3.2. Efficient RAM Storage

The policy of storing the network weights in the RAM also has a direct effect on the performance of the network; currently, there is no optimal policy defined for network weight storage in the RAM as they are brought into the RAM on the basis of usage from secondary storage. Similar to algorithms that are used for disk scheduling like FCFS (first come first serve) and SSTF (shortest seek time first) combined with disk read prediction, i.e., predicting the weights that could be accessed next based on the previous history of disk access could be brought into the RAM and the ones having prediction of above 98.5% could be brought into the cache for immediate access, these policies or algorithms could also be optimized using machine learning. As more time passes, the model becomes more and more accurate.

3.3. Better Quantization

Currently, the weights are quantized by calculating the weight centroids for each layer and storing them in a matrix that is half of the original layer size but there is no calculated relation between the subsequent layers; perhaps a better strategy would be to calculate the ratio between the centroids of two subsequent layers and storing the ratio factor as a weight for the second layer; this could reduce the storage cost even further by a factor of 2.5%, but one will need to verify whether there would be any loss in network accuracy.
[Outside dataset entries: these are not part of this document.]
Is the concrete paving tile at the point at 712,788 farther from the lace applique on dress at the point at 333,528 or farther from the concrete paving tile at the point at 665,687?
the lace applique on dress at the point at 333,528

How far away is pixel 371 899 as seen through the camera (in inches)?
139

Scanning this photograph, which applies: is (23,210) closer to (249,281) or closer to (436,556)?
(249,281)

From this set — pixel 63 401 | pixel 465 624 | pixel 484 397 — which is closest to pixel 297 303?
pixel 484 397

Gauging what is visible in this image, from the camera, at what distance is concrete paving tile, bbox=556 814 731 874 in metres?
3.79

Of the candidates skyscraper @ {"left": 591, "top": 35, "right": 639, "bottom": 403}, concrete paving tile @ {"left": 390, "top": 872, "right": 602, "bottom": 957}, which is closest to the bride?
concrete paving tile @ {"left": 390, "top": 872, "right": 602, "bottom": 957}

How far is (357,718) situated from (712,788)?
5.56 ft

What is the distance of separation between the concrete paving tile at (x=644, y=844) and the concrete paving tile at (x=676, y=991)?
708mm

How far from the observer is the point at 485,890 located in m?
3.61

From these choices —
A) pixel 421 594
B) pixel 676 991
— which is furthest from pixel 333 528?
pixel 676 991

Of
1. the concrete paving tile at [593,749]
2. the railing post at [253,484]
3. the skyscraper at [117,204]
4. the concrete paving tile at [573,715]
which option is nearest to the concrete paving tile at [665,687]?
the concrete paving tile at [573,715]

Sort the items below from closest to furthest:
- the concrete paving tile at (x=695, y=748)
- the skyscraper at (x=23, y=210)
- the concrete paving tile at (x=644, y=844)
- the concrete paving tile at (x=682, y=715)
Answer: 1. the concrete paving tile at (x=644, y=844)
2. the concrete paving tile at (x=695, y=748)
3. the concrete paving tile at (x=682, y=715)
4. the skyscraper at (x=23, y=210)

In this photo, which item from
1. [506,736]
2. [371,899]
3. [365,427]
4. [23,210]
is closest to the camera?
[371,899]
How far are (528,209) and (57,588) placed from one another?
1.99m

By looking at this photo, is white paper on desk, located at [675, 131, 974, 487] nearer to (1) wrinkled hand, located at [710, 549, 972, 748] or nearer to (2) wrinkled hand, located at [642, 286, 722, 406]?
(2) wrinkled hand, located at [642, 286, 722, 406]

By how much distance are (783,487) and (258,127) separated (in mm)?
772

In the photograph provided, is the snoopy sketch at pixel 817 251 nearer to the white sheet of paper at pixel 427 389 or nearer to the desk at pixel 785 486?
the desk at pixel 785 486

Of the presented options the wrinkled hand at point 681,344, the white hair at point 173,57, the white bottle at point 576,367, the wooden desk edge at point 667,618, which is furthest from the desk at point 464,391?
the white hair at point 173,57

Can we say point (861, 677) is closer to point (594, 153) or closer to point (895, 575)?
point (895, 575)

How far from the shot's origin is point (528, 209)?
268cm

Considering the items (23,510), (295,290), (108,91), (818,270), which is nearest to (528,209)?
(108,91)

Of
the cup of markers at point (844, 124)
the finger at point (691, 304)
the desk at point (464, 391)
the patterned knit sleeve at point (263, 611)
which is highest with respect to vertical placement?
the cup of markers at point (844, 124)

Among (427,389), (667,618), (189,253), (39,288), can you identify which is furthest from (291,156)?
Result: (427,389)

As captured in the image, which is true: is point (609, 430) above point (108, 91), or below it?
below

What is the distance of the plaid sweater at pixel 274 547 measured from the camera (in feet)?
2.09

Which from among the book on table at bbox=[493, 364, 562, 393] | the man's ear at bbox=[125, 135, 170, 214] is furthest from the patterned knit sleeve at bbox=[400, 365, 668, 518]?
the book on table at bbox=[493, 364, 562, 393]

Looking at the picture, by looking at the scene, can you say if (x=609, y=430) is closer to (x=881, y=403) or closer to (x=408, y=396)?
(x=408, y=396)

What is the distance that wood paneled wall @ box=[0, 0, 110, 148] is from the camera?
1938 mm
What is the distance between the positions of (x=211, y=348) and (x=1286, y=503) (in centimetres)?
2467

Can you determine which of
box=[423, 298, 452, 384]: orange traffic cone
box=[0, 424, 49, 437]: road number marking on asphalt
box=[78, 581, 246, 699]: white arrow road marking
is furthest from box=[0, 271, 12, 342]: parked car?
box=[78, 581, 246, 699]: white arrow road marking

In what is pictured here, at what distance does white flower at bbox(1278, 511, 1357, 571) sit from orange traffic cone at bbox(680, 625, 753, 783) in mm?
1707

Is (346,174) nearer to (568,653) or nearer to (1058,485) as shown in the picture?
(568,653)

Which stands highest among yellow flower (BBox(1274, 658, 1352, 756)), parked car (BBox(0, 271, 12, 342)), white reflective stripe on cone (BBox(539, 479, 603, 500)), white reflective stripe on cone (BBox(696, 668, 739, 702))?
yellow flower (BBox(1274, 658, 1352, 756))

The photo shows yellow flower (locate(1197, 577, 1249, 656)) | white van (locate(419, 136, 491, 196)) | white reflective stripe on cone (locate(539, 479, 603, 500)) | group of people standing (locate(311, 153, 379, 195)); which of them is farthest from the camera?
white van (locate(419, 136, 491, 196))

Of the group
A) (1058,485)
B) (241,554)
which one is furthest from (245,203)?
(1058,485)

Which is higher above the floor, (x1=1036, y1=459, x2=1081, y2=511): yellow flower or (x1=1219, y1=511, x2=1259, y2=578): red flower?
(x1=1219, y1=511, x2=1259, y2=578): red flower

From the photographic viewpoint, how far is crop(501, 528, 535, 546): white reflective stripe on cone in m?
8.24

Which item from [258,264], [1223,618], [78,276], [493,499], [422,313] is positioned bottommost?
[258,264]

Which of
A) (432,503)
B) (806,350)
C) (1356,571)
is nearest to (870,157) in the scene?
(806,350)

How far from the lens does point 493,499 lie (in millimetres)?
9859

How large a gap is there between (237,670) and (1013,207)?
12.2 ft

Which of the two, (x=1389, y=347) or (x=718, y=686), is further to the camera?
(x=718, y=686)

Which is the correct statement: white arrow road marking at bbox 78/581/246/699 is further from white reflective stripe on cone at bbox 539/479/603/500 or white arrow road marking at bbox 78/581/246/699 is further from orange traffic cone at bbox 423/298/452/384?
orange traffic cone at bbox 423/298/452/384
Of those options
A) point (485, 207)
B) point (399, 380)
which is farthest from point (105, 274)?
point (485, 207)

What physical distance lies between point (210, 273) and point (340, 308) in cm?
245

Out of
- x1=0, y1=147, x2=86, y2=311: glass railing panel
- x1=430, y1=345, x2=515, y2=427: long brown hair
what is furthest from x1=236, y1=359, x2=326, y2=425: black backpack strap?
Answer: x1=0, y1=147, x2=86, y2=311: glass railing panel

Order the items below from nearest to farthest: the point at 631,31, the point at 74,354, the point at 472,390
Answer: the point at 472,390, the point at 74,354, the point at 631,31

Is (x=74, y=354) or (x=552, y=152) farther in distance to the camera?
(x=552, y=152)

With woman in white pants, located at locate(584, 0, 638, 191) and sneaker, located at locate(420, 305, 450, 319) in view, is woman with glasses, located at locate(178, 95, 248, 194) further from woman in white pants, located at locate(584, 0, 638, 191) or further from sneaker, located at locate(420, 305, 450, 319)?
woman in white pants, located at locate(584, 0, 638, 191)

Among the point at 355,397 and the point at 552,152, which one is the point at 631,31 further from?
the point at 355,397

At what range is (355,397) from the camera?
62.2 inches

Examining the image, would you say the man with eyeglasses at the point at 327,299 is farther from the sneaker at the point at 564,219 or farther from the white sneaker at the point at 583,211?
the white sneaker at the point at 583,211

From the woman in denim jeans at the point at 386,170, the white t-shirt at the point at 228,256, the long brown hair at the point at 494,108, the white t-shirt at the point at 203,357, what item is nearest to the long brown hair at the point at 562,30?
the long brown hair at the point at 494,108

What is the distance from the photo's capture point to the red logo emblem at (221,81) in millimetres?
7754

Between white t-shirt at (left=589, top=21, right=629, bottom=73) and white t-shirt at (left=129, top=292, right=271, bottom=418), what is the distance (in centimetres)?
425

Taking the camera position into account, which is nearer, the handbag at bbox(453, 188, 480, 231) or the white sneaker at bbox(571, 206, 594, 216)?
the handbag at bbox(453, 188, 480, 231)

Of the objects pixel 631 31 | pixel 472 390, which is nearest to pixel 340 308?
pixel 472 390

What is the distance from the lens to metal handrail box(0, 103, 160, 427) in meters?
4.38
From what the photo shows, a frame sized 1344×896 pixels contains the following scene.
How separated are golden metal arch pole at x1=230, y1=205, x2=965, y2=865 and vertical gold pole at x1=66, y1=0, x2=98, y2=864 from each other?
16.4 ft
3.4. Improving Neural Network-Based Compression

A specific network trained extensively just for the purpose of compression on massively varying and heterogeneous large data sets that could predict the optimal compression policy just by looking at sample data while residing on cloud could significantly reduce the compression overhead. We think current neural network-based compression (4) was dismissed too quickly at not being accurate and having large computational overhead; the authors did not explore the possibility of training the network on cloud and exploring the possibility of getting the results from that network remotely.

4. Conclusions and Future Work

The main issue involved in running the neural networks is the time that is required for training, the storage space that is required for storing the network weights, and finally the accuracy that is given by the network as the output.

Most of the time while implementing the networks, the designers have to trade off between these three; most of the techniques attempt to tackle the problem at the initialization stage by devising clever ways to efficiently initialize the network by doing so; the network training time is reduced significantly.

Another set of techniques like deep compression (3) tries to tackle the problem by targeting the storage angle. This kind of techniques tries to minimize the storage space consumed by the network by efficiently storing those weights.

Finally, factoring in the scenario calls for tradeoffs in accuracy of the networks; i.e., if there is a constraint on training time, then accuracy is affected significantly which leads us to a final conclusion:

There is no silver bullet to solve this problem; a lot of work that is being done in this area is via considering different parameters and how to effectively utilize them.

The answer could be using all the combinations of the above techniques at each level in their most effective and optimized form. In the future, the proposed techniques will involve both the hardware-based and software-based solutions where different combinations of these two solutions are combined with different hyperparameters and experimenting with them to get an optimal training time while balancing all the three constraints, i.e., time, space, and accuracy.

Data Availability

The data used to support the findings of this study are available from the corresponding author upon request.

Disclosure

The findings achieved herein are solely the responsibility of the authors.

Conflicts of Interest

The authors declare that there are no conflicts of interest regarding the publication of this paper.

Acknowledgments

This article was supported by Qatar University Internal Grant no. IRCC-2020-009.